Il giorno seguente, 29 dicembre, subito fuori Tunisi i due gruppi di viaggio si separano, ognuno diretto verso la sua meta, noi verso il sud della Tunisia, destinazione Douz mentre gli altri verso Ghadames (Libia).  Siamo in 12 fuoristrada con 3 moto e dobbiamo percorrere circa 500 Km quindi ci aspetta una giornata molto lunga attraverso gran parte della Tunisia. A pranzo ci fermiamo in uno dei moltissimi minilocali dove cucinano degli ottimi piatti a base di carne di pecora. Rimaniamo piacevolmente colpiti dalla bontà di questa carne cotta sulla griglia, con contorno di salsa di peperoni ed harissa, altra saletta ma a base di peperoncino ed olio.

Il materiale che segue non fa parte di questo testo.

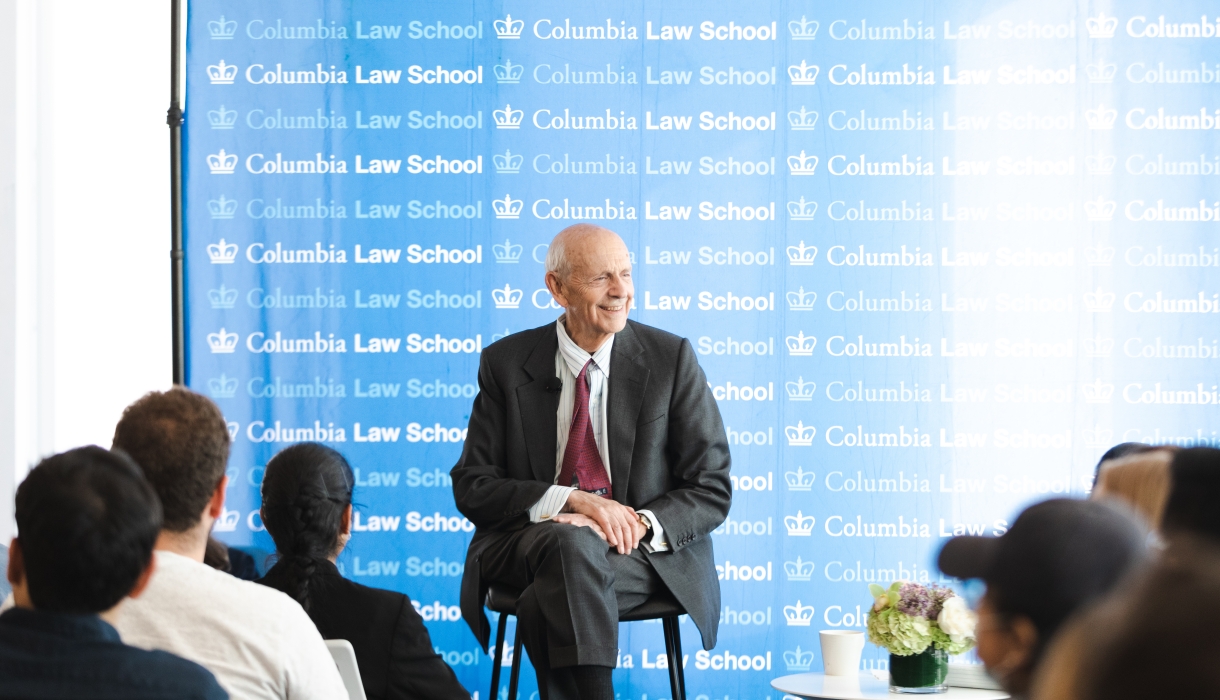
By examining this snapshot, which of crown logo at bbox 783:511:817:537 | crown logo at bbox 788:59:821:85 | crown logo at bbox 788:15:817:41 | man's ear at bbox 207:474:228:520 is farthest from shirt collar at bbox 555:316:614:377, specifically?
man's ear at bbox 207:474:228:520

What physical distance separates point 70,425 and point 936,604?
9.65 feet

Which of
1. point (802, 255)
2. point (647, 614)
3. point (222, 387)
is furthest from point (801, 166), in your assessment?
point (222, 387)

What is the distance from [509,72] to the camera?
13.1 ft

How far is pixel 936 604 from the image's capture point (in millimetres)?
2584

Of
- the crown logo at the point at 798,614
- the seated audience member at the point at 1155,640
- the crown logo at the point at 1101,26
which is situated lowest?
the crown logo at the point at 798,614

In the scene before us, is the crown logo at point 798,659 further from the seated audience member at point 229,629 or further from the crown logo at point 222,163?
the seated audience member at point 229,629

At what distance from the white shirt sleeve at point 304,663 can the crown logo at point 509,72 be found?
2.84m

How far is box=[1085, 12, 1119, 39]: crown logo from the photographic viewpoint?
3.89 m

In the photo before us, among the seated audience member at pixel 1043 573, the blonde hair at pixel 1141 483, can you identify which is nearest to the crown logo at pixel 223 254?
the blonde hair at pixel 1141 483

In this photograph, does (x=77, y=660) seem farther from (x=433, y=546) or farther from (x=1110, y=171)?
(x=1110, y=171)

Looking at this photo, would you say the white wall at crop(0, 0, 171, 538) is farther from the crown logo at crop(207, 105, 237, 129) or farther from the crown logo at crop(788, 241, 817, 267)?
the crown logo at crop(788, 241, 817, 267)

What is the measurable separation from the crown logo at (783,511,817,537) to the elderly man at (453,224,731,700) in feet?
2.76

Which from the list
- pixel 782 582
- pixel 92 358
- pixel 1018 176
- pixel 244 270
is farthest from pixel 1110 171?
pixel 92 358

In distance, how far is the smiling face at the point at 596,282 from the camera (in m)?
3.12
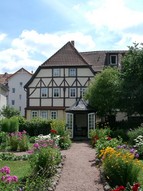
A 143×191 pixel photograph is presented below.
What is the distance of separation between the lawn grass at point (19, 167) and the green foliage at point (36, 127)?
13720mm

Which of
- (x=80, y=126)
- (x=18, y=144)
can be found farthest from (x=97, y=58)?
(x=18, y=144)

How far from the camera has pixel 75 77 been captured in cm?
3975

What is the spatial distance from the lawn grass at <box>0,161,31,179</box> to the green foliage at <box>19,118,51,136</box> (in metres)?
13.7

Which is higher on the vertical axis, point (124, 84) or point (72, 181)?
point (124, 84)

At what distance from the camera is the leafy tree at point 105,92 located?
3000cm

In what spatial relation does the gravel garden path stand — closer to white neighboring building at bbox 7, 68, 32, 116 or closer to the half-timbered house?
the half-timbered house

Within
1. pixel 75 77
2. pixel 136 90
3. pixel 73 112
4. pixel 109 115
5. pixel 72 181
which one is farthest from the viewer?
pixel 75 77

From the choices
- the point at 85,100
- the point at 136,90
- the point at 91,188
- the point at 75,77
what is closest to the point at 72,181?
the point at 91,188

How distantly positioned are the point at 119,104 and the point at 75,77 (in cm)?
1102

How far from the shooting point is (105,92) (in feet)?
99.3

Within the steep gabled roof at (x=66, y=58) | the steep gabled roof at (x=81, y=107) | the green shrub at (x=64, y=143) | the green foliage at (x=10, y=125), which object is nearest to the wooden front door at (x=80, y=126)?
the steep gabled roof at (x=81, y=107)

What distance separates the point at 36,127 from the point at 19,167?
15.5 metres

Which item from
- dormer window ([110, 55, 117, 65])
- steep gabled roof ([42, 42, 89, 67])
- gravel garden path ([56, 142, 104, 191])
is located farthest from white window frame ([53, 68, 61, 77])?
gravel garden path ([56, 142, 104, 191])

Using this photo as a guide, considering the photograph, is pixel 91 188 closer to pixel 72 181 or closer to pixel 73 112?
pixel 72 181
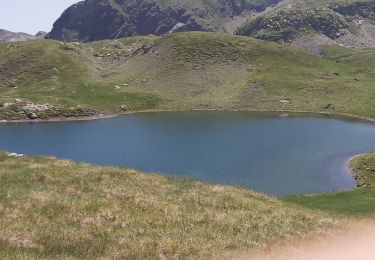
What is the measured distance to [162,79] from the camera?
7407 inches

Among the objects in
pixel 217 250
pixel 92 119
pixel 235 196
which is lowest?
pixel 92 119

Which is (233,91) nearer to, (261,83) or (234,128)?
(261,83)

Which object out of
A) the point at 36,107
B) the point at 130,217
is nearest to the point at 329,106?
the point at 36,107

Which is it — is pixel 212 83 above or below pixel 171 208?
below

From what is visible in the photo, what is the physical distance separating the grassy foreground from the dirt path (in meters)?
1.28

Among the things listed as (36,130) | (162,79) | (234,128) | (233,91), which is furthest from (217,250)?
(162,79)

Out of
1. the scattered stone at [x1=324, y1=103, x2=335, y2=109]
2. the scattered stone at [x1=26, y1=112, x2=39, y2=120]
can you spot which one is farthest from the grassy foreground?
the scattered stone at [x1=324, y1=103, x2=335, y2=109]

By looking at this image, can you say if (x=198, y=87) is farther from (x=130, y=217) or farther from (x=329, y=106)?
(x=130, y=217)

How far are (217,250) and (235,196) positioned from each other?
13.5 m

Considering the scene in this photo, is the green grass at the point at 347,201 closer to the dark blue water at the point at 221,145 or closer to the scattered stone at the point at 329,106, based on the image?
the dark blue water at the point at 221,145

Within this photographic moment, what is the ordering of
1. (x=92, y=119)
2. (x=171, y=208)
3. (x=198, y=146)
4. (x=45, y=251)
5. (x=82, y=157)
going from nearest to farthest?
(x=45, y=251)
(x=171, y=208)
(x=82, y=157)
(x=198, y=146)
(x=92, y=119)

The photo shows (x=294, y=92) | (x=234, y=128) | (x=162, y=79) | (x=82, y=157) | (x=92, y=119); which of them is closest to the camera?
(x=82, y=157)

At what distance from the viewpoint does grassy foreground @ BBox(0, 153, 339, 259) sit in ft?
79.8

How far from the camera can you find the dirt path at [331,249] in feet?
78.6
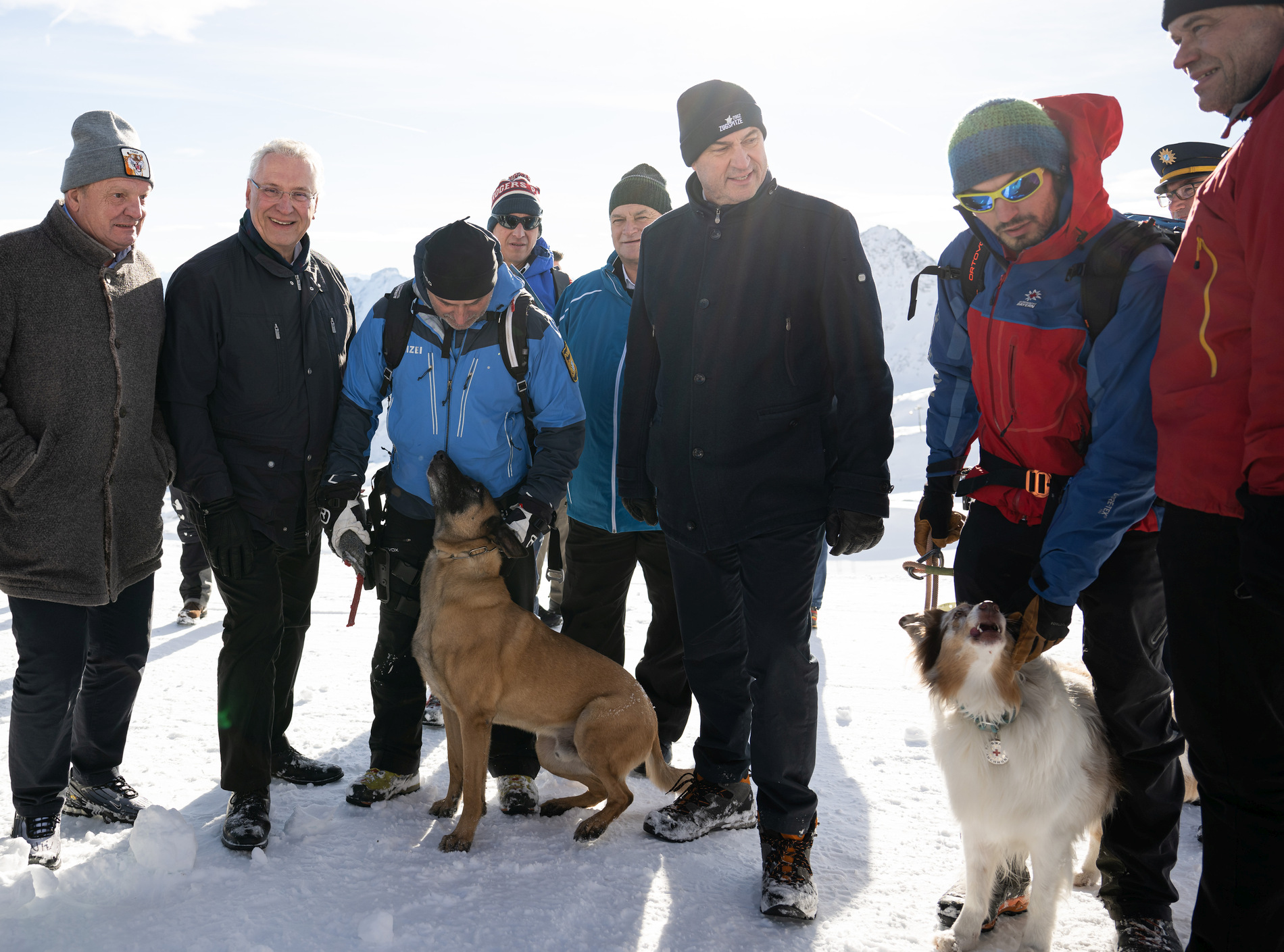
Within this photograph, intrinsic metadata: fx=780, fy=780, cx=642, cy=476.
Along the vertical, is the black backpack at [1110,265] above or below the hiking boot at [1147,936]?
above

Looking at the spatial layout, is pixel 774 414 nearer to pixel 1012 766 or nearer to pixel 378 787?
pixel 1012 766

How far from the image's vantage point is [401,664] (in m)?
3.73

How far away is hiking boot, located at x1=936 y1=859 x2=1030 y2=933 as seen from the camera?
9.09 feet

Man mano che scendiamo verso Douz, il verde della zona nord lascia il posto a sempre più vaste brulle distese di terra e sassi. Si iniziano a vedere dei lunghi filari di enormi cactus usati per delineare perimetri di case e campi…….per chi ama mangiare i loro frutti qui e’ il paradiso ! Si incontrano case ricoperte di rossissimi peperoni lasciati sui muri ad essiccare al sole.  E’ quasi sera quando arriviamo a Douz, la porta del deserto, e ci dirigiamo subito presso il Desert Club, ottimo Campeggio gestito da un nostro connazionale. Ceniamo  tutti insieme in un caratteristico ristorante che conosce il nostro Capogruppo, sotto una tenda Berbera dove ci servono un favoloso Cous Cous Royale e tante altri sfiziosi piatti a base di carne e verdure…..degno epilogo di una giornata passata alla guida !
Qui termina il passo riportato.